Start of SELECTED PASSAGE

The White House said it was also not sure whether Saddam was alive but spokesman Ari Fleischer warned he had "missed his chance" to go peacefully into exile. An official close to US intelligence also said Saddam's fate was unknown.
Iraqi opposition leader Ahmad Chalabi told CNN he had reports that Saddam and at least one of his sons, Qusay and Uday, had survived an air attack Monday on a Baghdad building where they were believed to be meeting.
"We have no evidence that they have been killed in that attack," Chalabi said from Nasiriyah in southern Iraq.
British newspaper The Times said that Britain's MI6 intelligence agency had told the US Central Intelligence Agency that it believed Saddam had left the building before the attack.
Chalabi, leader of the Iraqi National Congress, said his reports indicated the Saddam family were in northeast Baghdad.

End of SELECTED PASSAGE

• QUESTIONS ON THE MATERIAL
1) In the news excerpt, where was Chalabi when he said there was no evidence that Saddam and his sons had been killed?
2) Copy out the passage of the news excerpt that begins with the words containing "The White House" and ends with "fate was unknown.".
The listing comes from a separate source and is unrelated to the news excerpt.

Start of DATASET RECORDS

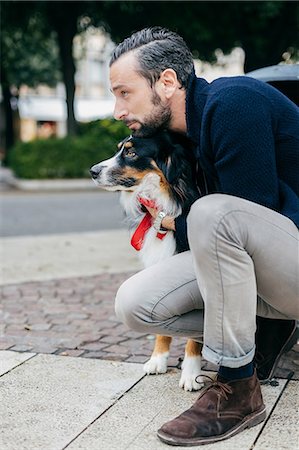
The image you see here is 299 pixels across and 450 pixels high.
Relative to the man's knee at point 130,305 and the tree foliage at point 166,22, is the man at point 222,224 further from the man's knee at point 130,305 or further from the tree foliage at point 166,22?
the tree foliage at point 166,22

End of DATASET RECORDS
Start of DATASET RECORDS

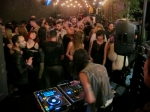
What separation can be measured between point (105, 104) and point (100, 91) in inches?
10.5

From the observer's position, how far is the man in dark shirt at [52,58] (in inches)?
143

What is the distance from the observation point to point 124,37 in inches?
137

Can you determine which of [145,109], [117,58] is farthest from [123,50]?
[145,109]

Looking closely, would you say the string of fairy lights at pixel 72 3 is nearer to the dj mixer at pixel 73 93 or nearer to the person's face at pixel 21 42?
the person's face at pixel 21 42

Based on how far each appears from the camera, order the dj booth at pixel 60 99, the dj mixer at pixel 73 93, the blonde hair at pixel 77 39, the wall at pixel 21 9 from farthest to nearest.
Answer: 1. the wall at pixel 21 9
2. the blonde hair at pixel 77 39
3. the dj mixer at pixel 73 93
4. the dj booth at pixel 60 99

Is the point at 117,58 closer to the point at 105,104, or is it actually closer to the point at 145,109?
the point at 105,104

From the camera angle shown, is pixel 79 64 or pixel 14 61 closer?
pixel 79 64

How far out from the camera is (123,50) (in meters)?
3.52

End of DATASET RECORDS

• ANSWERS PER TASK
1) Nasiriyah, in southern Iraq.

2)
The White House said it was also not sure whether Saddam was alive but spokesman Ari Fleischer warned he had "missed his chance" to go peacefully into exile. An official close to US intelligence also said Saddam's fate was unknown.